*** Opening of Extract ***
Thus it was that US government decided to tackle the problem head-on by setting up the Department of Homeland Security in the wake of 9/11. There have been many criticisms against that organization, but along with the crack team SEALS that comes directly under the US President’s purview, the DHS seems to have been fairly successful in preventing any major attack on the US mainland since 9/11, nipping in the bud terrorists who were planning attacks. There was the Pakistani-born US citizen who targeted Times Square, and the Nigerian-born student at the London School of Economics who had strapped an explosive device to his thigh in a New York bound flight. The unfortunate Boston Marathon massacre is a sad, dark spot, but the young guy behind it was promptly apprehended and is currently awaiting trial through the due process of law.
*** Close of Extract ***
*** Opening of Data to examine ***
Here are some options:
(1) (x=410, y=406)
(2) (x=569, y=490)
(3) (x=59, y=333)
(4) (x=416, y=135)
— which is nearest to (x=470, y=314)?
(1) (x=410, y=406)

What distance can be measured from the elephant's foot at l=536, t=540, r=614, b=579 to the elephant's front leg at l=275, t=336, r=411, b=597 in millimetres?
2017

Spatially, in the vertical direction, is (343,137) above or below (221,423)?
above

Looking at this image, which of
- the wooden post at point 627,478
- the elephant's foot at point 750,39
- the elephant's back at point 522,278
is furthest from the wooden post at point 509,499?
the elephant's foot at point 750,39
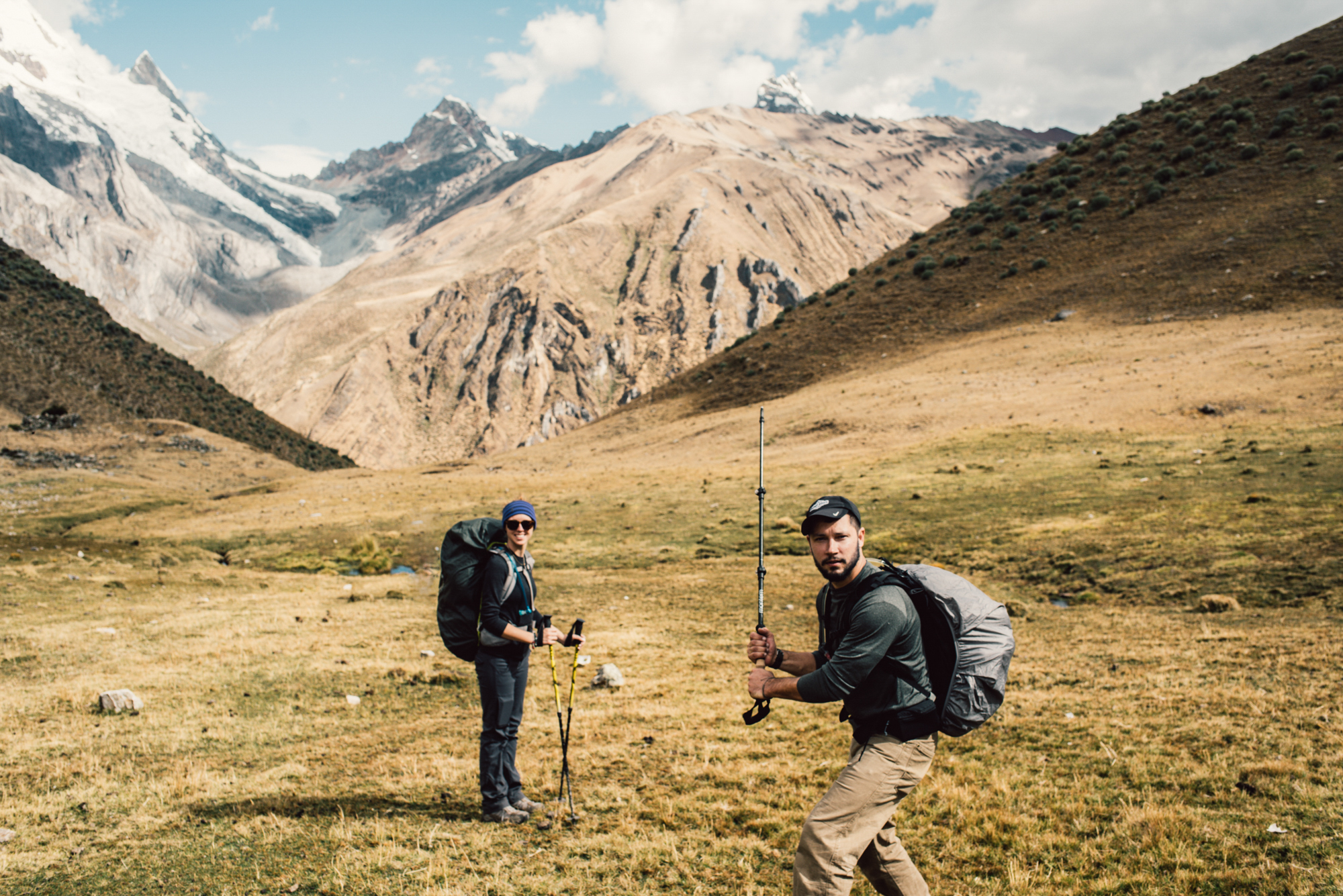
*** Close of Data to examine ***
**Required actions:**
1. According to the extract, after what event did the US government set up the Department of Homeland Security?
2. Give again, word for word, the stretch of the extract from "Thus it was" through "process of law.".
3. How would this sentence from the extract read in Spanish: "The unfortunate Boston Marathon massacre is a sad, dark spot, but the young guy behind it was promptly apprehended and is currently awaiting trial through the due process of law."?
Rely solely on the extract for your answers.

**Outputs for the tasks:**
1. It was set up in the wake of 9/11.

2.
Thus it was that US government decided to tackle the problem head-on by setting up the Department of Homeland Security in the wake of 9/11. There have been many criticisms against that organization, but along with the crack team SEALS that comes directly under the US President’s purview, the DHS seems to have been fairly successful in preventing any major attack on the US mainland since 9/11, nipping in the bud terrorists who were planning attacks. There was the Pakistani-born US citizen who targeted Times Square, and the Nigerian-born student at the London School of Economics who had strapped an explosive device to his thigh in a New York bound flight. The unfortunate Boston Marathon massacre is a sad, dark spot, but the young guy behind it was promptly apprehended and is currently awaiting trial through the due process of law.

3. La desafortunada masacre del Maratón de Boston es una mancha triste y oscura, pero el joven que estuvo detrás de ella fue detenido rápidamente y actualmente está a la espera de juicio mediante el debido proceso legal.